— START SUPPLIED MATERIAL —

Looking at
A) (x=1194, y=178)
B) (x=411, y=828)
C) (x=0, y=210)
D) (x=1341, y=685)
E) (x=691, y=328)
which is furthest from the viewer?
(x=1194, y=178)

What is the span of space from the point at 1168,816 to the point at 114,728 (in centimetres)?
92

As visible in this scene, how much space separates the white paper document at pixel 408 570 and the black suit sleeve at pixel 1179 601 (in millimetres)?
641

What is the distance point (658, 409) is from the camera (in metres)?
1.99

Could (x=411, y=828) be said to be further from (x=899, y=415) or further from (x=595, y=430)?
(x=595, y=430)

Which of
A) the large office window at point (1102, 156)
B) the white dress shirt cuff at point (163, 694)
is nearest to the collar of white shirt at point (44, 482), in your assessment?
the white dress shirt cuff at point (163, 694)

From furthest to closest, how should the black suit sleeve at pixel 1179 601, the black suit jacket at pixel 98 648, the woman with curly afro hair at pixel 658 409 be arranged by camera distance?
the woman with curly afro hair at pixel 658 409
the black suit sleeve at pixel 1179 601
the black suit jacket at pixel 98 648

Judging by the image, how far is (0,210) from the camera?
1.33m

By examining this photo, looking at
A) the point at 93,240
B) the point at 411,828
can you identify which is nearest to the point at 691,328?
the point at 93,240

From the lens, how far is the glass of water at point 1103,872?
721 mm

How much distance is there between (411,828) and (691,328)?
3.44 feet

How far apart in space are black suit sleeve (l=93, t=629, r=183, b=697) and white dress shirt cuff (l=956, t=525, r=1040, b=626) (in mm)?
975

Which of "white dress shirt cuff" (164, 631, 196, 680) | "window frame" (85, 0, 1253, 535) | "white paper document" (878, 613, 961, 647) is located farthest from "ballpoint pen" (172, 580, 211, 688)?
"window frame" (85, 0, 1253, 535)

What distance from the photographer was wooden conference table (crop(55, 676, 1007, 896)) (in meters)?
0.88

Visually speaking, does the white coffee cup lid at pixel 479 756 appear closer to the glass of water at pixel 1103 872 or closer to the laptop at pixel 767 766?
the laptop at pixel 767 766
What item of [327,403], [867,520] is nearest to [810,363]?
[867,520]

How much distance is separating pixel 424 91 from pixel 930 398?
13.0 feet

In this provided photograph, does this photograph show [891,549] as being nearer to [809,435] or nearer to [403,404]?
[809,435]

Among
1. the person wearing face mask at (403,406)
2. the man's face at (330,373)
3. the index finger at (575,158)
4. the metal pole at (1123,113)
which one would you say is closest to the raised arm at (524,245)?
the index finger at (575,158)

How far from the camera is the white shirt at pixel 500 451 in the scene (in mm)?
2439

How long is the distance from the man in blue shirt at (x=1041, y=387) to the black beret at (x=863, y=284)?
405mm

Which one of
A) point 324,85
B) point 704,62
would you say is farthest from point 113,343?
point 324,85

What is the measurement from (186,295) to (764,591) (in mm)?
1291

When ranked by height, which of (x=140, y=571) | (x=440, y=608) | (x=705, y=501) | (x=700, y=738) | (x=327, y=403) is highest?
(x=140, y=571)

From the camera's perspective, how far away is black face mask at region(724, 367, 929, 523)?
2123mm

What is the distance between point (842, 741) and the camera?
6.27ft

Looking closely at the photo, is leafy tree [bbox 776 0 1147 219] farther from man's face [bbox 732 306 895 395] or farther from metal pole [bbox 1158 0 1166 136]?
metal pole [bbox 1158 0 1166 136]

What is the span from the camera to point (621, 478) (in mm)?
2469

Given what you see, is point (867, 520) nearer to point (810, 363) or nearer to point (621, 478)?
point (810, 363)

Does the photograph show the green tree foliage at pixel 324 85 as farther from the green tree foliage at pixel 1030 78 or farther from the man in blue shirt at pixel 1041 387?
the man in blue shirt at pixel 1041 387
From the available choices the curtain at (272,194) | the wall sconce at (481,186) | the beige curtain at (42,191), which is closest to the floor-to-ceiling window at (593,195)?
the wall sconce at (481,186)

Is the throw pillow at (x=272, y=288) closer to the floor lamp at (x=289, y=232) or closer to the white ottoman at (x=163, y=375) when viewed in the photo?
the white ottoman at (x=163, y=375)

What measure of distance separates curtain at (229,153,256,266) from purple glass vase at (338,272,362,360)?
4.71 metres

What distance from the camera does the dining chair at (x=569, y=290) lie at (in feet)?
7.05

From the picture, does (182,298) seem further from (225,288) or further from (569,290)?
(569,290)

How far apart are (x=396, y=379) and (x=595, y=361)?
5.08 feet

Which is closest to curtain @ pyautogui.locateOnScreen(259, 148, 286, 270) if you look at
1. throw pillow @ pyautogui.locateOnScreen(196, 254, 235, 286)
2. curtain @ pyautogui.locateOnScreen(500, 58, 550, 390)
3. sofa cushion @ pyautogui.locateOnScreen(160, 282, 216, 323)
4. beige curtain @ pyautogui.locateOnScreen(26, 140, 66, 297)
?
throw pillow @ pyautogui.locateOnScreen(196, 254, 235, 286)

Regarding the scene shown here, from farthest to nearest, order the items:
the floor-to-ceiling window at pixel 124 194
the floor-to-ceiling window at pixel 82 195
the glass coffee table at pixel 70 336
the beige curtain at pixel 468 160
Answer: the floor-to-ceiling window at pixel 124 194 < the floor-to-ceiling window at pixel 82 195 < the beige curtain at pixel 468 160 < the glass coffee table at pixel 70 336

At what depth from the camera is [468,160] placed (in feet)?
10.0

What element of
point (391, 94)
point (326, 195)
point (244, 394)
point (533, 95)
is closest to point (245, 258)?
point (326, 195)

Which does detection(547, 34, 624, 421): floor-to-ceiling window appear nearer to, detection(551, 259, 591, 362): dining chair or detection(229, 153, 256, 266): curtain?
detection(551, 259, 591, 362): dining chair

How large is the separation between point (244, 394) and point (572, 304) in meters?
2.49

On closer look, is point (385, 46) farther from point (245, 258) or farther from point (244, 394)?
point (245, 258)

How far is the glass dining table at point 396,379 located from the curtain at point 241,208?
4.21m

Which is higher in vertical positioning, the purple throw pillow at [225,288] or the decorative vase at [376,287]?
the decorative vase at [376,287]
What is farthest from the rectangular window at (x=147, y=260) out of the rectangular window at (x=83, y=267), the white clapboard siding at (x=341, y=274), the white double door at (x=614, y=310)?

— END SUPPLIED MATERIAL —

WHAT THE EXERCISE ASKS>
Lay out the records, from the line containing "How large is" through the end of the records, as a Markdown table with the columns "Row" and "Line". Give each line its own numbered row and leave out blank lines.

FINAL RESULT>
| Row | Line |
|---|---|
| 1 | How large is the separation between point (244, 394) and point (572, 304) in meters? |
| 2 | 2.49 |
| 3 | On closer look, is point (385, 46) farther from point (245, 258) or farther from point (244, 394)? |
| 4 | point (245, 258) |
| 5 | How far is the glass dining table at point 396,379 located from the curtain at point 241,208? |
| 6 | 4.21m |
| 7 | Which is higher in vertical positioning, the purple throw pillow at [225,288] or the decorative vase at [376,287]? |
| 8 | the decorative vase at [376,287] |
| 9 | What is farthest from the rectangular window at (x=147, y=260) out of the rectangular window at (x=83, y=267), the white clapboard siding at (x=341, y=274), the white double door at (x=614, y=310)? |